» WHAT NEEDS TO BE DONE:
An exact copy of all the data below is required.

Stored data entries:
------------

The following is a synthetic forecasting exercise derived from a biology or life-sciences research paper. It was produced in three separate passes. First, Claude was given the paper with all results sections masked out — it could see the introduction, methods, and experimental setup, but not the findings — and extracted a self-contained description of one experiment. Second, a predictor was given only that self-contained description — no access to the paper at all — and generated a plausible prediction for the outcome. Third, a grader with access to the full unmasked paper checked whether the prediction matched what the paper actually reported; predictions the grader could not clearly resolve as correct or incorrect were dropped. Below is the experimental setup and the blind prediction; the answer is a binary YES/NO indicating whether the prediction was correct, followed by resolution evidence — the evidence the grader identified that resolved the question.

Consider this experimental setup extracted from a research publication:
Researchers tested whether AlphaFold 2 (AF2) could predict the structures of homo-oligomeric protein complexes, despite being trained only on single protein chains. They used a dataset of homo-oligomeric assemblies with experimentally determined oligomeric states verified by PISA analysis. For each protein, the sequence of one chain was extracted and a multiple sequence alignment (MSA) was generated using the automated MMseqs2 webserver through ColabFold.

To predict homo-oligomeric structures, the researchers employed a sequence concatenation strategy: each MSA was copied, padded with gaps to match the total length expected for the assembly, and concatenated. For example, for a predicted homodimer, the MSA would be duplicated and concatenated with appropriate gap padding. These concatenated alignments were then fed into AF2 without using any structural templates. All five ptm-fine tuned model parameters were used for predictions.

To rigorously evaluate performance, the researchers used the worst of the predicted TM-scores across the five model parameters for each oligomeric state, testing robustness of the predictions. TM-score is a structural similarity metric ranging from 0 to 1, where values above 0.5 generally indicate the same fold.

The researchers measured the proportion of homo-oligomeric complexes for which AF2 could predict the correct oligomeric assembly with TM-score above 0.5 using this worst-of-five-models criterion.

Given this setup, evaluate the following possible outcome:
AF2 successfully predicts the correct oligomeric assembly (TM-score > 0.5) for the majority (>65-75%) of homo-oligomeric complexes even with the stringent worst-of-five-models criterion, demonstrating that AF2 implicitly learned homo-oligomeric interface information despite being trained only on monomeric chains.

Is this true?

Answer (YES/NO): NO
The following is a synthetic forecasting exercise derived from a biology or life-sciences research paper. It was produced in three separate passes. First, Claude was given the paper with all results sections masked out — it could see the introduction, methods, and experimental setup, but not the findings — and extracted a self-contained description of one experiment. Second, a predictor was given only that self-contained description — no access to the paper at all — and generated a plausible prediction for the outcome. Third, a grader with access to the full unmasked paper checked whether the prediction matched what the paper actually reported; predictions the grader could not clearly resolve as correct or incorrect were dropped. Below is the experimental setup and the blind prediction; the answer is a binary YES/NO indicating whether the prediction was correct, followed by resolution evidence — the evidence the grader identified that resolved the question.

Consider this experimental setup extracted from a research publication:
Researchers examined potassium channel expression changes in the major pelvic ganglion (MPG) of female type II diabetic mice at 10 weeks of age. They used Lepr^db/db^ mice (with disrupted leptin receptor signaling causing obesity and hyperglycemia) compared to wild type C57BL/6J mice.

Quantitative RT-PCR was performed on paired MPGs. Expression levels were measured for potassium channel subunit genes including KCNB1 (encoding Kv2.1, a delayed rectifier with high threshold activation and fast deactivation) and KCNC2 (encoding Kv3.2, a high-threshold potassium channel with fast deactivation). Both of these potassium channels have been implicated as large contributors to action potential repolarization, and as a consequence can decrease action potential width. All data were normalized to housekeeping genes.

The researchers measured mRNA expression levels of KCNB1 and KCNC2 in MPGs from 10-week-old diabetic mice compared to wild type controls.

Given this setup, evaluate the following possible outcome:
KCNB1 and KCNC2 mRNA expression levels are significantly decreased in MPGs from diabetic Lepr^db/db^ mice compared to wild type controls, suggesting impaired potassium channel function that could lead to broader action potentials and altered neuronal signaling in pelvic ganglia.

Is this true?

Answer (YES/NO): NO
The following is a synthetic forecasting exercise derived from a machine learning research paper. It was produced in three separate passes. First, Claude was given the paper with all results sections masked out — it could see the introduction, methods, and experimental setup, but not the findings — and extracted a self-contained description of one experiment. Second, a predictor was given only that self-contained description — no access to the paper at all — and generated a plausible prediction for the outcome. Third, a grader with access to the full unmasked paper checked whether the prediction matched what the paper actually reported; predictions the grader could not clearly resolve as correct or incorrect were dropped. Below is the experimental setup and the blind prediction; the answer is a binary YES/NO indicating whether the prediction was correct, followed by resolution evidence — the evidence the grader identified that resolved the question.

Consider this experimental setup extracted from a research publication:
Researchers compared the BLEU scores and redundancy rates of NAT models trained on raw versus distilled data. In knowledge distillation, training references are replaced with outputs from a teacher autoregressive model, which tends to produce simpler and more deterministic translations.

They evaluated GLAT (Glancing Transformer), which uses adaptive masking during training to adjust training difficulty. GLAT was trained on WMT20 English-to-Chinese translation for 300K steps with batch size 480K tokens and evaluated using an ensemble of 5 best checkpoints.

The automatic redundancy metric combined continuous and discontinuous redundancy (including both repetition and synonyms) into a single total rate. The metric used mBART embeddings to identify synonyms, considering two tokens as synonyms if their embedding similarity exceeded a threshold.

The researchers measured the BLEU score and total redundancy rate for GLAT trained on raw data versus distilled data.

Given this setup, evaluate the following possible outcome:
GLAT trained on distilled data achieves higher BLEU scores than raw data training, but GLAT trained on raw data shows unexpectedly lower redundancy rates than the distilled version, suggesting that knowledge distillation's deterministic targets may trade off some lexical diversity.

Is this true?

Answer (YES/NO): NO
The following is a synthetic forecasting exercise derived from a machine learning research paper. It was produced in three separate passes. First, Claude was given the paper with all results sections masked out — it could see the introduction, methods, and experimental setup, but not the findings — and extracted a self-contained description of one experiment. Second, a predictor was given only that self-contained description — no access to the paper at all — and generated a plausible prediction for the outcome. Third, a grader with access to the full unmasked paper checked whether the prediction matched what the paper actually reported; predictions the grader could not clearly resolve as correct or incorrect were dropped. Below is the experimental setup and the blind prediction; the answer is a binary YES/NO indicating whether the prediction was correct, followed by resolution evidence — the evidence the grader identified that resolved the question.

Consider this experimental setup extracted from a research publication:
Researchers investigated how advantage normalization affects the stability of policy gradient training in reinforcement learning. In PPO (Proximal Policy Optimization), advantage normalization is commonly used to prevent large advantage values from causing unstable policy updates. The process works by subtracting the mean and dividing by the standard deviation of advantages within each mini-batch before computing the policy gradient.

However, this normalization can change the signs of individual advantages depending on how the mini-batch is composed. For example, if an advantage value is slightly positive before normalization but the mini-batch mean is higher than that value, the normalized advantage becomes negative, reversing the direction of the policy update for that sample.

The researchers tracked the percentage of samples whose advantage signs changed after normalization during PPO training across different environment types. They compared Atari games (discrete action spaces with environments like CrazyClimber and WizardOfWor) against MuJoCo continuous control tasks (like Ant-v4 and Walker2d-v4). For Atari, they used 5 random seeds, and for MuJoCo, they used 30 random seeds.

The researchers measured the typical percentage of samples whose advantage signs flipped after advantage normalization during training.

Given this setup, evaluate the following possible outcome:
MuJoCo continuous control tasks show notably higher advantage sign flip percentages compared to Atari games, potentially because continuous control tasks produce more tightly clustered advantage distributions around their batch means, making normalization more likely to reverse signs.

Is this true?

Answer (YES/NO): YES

------------

» ANSWER TO THIS PROBLEM:
The following is a synthetic forecasting exercise derived from a biology or life-sciences research paper. It was produced in three separate passes. First, Claude was given the paper with all results sections masked out — it could see the introduction, methods, and experimental setup, but not the findings — and extracted a self-contained description of one experiment. Second, a predictor was given only that self-contained description — no access to the paper at all — and generated a plausible prediction for the outcome. Third, a grader with access to the full unmasked paper checked whether the prediction matched what the paper actually reported; predictions the grader could not clearly resolve as correct or incorrect were dropped. Below is the experimental setup and the blind prediction; the answer is a binary YES/NO indicating whether the prediction was correct, followed by resolution evidence — the evidence the grader identified that resolved the question.

Consider this experimental setup extracted from a research publication:
Researchers tested whether AlphaFold 2 (AF2) could predict the structures of homo-oligomeric protein complexes, despite being trained only on single protein chains. They used a dataset of homo-oligomeric assemblies with experimentally determined oligomeric states verified by PISA analysis. For each protein, the sequence of one chain was extracted and a multiple sequence alignment (MSA) was generated using the automated MMseqs2 webserver through ColabFold.

To predict homo-oligomeric structures, the researchers employed a sequence concatenation strategy: each MSA was copied, padded with gaps to match the total length expected for the assembly, and concatenated. For example, for a predicted homodimer, the MSA would be duplicated and concatenated with appropriate gap padding. These concatenated alignments were then fed into AF2 without using any structural templates. All five ptm-fine tuned model parameters were used for predictions.

To rigorously evaluate performance, the researchers used the worst of the predicted TM-scores across the five model parameters for each oligomeric state, testing robustness of the predictions. TM-score is a structural similarity metric ranging from 0 to 1, where values above 0.5 generally indicate the same fold.

The researchers measured the proportion of homo-oligomeric complexes for which AF2 could predict the correct oligomeric assembly with TM-score above 0.5 using this worst-of-five-models criterion.

Given this setup, evaluate the following possible outcome:
AF2 successfully predicts the correct oligomeric assembly (TM-score > 0.5) for the majority (>65-75%) of homo-oligomeric complexes even with the stringent worst-of-five-models criterion, demonstrating that AF2 implicitly learned homo-oligomeric interface information despite being trained only on monomeric chains.

Is this true?

Answer (YES/NO): NO
The following is a synthetic forecasting exercise derived from a biology or life-sciences research paper. It was produced in three separate passes. First, Claude was given the paper with all results sections masked out — it could see the introduction, methods, and experimental setup, but not the findings — and extracted a self-contained description of one experiment. Second, a predictor was given only that self-contained description — no access to the paper at all — and generated a plausible prediction for the outcome. Third, a grader with access to the full unmasked paper checked whether the prediction matched what the paper actually reported; predictions the grader could not clearly resolve as correct or incorrect were dropped. Below is the experimental setup and the blind prediction; the answer is a binary YES/NO indicating whether the prediction was correct, followed by resolution evidence — the evidence the grader identified that resolved the question.

Consider this experimental setup extracted from a research publication:
Researchers examined potassium channel expression changes in the major pelvic ganglion (MPG) of female type II diabetic mice at 10 weeks of age. They used Lepr^db/db^ mice (with disrupted leptin receptor signaling causing obesity and hyperglycemia) compared to wild type C57BL/6J mice.

Quantitative RT-PCR was performed on paired MPGs. Expression levels were measured for potassium channel subunit genes including KCNB1 (encoding Kv2.1, a delayed rectifier with high threshold activation and fast deactivation) and KCNC2 (encoding Kv3.2, a high-threshold potassium channel with fast deactivation). Both of these potassium channels have been implicated as large contributors to action potential repolarization, and as a consequence can decrease action potential width. All data were normalized to housekeeping genes.

The researchers measured mRNA expression levels of KCNB1 and KCNC2 in MPGs from 10-week-old diabetic mice compared to wild type controls.

Given this setup, evaluate the following possible outcome:
KCNB1 and KCNC2 mRNA expression levels are significantly decreased in MPGs from diabetic Lepr^db/db^ mice compared to wild type controls, suggesting impaired potassium channel function that could lead to broader action potentials and altered neuronal signaling in pelvic ganglia.

Is this true?

Answer (YES/NO): NO
The following is a synthetic forecasting exercise derived from a machine learning research paper. It was produced in three separate passes. First, Claude was given the paper with all results sections masked out — it could see the introduction, methods, and experimental setup, but not the findings — and extracted a self-contained description of one experiment. Second, a predictor was given only that self-contained description — no access to the paper at all — and generated a plausible prediction for the outcome. Third, a grader with access to the full unmasked paper checked whether the prediction matched what the paper actually reported; predictions the grader could not clearly resolve as correct or incorrect were dropped. Below is the experimental setup and the blind prediction; the answer is a binary YES/NO indicating whether the prediction was correct, followed by resolution evidence — the evidence the grader identified that resolved the question.

Consider this experimental setup extracted from a research publication:
Researchers compared the BLEU scores and redundancy rates of NAT models trained on raw versus distilled data. In knowledge distillation, training references are replaced with outputs from a teacher autoregressive model, which tends to produce simpler and more deterministic translations.

They evaluated GLAT (Glancing Transformer), which uses adaptive masking during training to adjust training difficulty. GLAT was trained on WMT20 English-to-Chinese translation for 300K steps with batch size 480K tokens and evaluated using an ensemble of 5 best checkpoints.

The automatic redundancy metric combined continuous and discontinuous redundancy (including both repetition and synonyms) into a single total rate. The metric used mBART embeddings to identify synonyms, considering two tokens as synonyms if their embedding similarity exceeded a threshold.

The researchers measured the BLEU score and total redundancy rate for GLAT trained on raw data versus distilled data.

Given this setup, evaluate the following possible outcome:
GLAT trained on distilled data achieves higher BLEU scores than raw data training, but GLAT trained on raw data shows unexpectedly lower redundancy rates than the distilled version, suggesting that knowledge distillation's deterministic targets may trade off some lexical diversity.

Is this true?

Answer (YES/NO): NO
The following is a synthetic forecasting exercise derived from a machine learning research paper. It was produced in three separate passes. First, Claude was given the paper with all results sections masked out — it could see the introduction, methods, and experimental setup, but not the findings — and extracted a self-contained description of one experiment. Second, a predictor was given only that self-contained description — no access to the paper at all — and generated a plausible prediction for the outcome. Third, a grader with access to the full unmasked paper checked whether the prediction matched what the paper actually reported; predictions the grader could not clearly resolve as correct or incorrect were dropped. Below is the experimental setup and the blind prediction; the answer is a binary YES/NO indicating whether the prediction was correct, followed by resolution evidence — the evidence the grader identified that resolved the question.

Consider this experimental setup extracted from a research publication:
Researchers investigated how advantage normalization affects the stability of policy gradient training in reinforcement learning. In PPO (Proximal Policy Optimization), advantage normalization is commonly used to prevent large advantage values from causing unstable policy updates. The process works by subtracting the mean and dividing by the standard deviation of advantages within each mini-batch before computing the policy gradient.

However, this normalization can change the signs of individual advantages depending on how the mini-batch is composed. For example, if an advantage value is slightly positive before normalization but the mini-batch mean is higher than that value, the normalized advantage becomes negative, reversing the direction of the policy update for that sample.

The researchers tracked the percentage of samples whose advantage signs changed after normalization during PPO training across different environment types. They compared Atari games (discrete action spaces with environments like CrazyClimber and WizardOfWor) against MuJoCo continuous control tasks (like Ant-v4 and Walker2d-v4). For Atari, they used 5 random seeds, and for MuJoCo, they used 30 random seeds.

The researchers measured the typical percentage of samples whose advantage signs flipped after advantage normalization during training.

Given this setup, evaluate the following possible outcome:
MuJoCo continuous control tasks show notably higher advantage sign flip percentages compared to Atari games, potentially because continuous control tasks produce more tightly clustered advantage distributions around their batch means, making normalization more likely to reverse signs.

Is this true?

Answer (YES/NO): YES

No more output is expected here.